Tanshinone I induces cyclin D1 proteasomal degradation in an ERK1/2 dependent way in human colorectal cancer cells.

Tanshinone I (TAN I) as one of the naturally occurring diterpenes from Salvia miltiorrhizae Bunge (Danshen) has been reported to exhibit an anti-cancer activity. However, the underlying mechanisms are still poorly understood. Thus, we performed in vitro study to elucidate the biological mechanism by which TAN I may induce the inhibition of cell growth in human colorectal cancer cells. The treatment of TAN I suppressed the cell proliferation in HCT116 and SW480 cells and decreased the level of cyclin D1 protein. However, the mRNA level of cyclin D1 did not changed by TAN I treatment.

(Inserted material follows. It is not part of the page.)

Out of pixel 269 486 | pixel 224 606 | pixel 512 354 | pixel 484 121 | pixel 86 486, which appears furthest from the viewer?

Inhibition of proteasomal degradation by MG132 blocked TAN I-mediated cyclin D1 downregulation and the half-life of cyclin D1 was decreased in the cells treated with TAN I. In addition, phosphorylation of cyclin D1 at threonine-286 was increased by TAN I and a point mutation of threonine-286 to alanine attenuated TAN I-mediated cyclin D1 downregulation. Inhibition of ERK1/2 suppressed cyclin D1 phosphorylation and subsequent downregulation by TAN I. From these results, we suggest that TAN I-mediated cyclin D1 downregulation may result from proteasomal degradation through its ERK1/2-mediated phosphorylation of threonine-286. In conclusion, the current study provides new mechanistic link between TAN I, cyclin D1 downregulation and cell growth in human colorectal cancer cells.